Мой отец был военным священником. Из этого следует, что он все время притворялся добрым и сердечным, но дома, когда можно было оставаться самим собой, становился скупым, придирчивым, эгоистичным и вечно брюзжал. Они с мамой считали, что мы, дети, существуем только для того, чтобы поддерживать его профессиональный маскарад. Мы должны были соответствовать идеалу: учиться только на «отлично», приводить в восторг всех окружающих и никогда не доставлять им неприятностей. Но это было невозможно, если учесть, что за атмосфера царила в нашей семье. Все время, пока отец был дома, напряженность просто висела в воздухе. Они с матерью были чужими людьми. Она все время кипела – не то чтобы устраивала шумные скандалы, а просто источала злость, тихо и мрачно. Каждый раз, когда она просила отца что-нибудь сделать, он старался нарочно все испортить. Как-то у нас разболталась входная дверь, и тогда он укрепил ее огромными жуткими гвоздями, чем окончательно погубил. Все мы усвоили, что его лучше не трогать.
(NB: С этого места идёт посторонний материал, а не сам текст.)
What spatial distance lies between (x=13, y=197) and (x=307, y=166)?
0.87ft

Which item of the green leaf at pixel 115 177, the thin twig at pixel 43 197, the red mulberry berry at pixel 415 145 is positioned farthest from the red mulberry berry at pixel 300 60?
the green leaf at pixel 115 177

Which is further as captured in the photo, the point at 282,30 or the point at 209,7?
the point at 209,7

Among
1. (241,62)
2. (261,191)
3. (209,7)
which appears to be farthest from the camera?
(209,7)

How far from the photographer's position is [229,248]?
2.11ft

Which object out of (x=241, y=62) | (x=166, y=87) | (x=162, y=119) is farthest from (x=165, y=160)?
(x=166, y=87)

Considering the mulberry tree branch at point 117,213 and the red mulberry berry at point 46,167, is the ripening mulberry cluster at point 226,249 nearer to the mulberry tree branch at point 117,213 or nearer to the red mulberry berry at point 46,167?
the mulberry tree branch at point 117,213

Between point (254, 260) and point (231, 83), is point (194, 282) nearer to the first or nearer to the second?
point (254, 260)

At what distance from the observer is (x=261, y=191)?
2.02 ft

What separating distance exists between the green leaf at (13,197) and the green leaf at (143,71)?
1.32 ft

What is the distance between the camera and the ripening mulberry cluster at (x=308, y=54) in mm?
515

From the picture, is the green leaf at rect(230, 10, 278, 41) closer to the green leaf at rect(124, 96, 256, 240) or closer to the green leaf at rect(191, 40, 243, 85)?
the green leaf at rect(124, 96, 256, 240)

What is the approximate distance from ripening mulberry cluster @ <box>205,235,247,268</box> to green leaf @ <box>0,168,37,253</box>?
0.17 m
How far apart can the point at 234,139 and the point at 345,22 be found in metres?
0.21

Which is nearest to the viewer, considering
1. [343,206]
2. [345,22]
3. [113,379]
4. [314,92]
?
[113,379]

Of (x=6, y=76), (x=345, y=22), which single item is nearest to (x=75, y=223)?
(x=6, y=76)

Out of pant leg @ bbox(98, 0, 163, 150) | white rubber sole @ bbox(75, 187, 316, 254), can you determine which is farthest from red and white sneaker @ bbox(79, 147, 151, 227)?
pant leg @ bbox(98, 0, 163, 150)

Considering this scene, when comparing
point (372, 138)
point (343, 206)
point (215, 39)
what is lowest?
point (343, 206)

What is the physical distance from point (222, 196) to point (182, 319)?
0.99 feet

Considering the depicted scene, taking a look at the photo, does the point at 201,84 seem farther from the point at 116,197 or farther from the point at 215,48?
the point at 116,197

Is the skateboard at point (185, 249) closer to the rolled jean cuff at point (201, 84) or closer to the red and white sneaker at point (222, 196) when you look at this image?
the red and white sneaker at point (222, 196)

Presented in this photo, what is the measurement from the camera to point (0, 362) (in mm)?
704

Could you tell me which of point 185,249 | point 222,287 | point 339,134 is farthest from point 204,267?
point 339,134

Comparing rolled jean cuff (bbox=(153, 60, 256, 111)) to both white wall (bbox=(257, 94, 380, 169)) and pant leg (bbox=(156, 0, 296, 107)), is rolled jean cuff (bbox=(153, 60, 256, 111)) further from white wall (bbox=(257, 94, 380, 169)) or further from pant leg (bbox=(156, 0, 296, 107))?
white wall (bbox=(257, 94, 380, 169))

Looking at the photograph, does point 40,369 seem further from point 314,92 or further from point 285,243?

Уйдя в отставку, он стал проводить дома все свое время: сидел в кресле и злобился. Говорил он немного, но одно его присутствие делало жизнь невыносимой. Я его просто ненавидела. Тогда я не понимала, что у отца были свои проблемы, да и у нас тоже: ведь мы болезненно на него реагировали и позволяли ему себя подавлять. Между нами шла неутихающая борьба: кто кого? И он всегда одерживал верх, даже не пошевелив пальцем.
Тогда я начала бунтовать. Как и мать, я кипела от злости, и единственным выходом, который я могла ей дать, стало отрицание всех ценностей, воплощением которых были мои родители. Я мечтала вырваться на свободу и постараться стать полной противоположностью им и всему тому, что было с ними связано. Пожалуй, больше всего меня бесило то, что со стороны все у нас выглядело на редкость пристойно. Мне хотелось кричать на всех перекрестках о том, какая ужасная у нас семья, но вокруг никто ничего не замечал. Мать и сестры с готовностью уступили мне право сражаться с этой проблемой, а я охотно согласилась, решив сыграть свою роль с блеском.
В школе я начала выпускать подпольную газету, которая наделал много шума. Потом я поступила в университет и, как только представилась возможность, уехала заграницу. Я старалась забраться как можно дальше от дома, но ощущение свободы не приходило. Мой бунт был только внешним, а внутри царило полное смятение.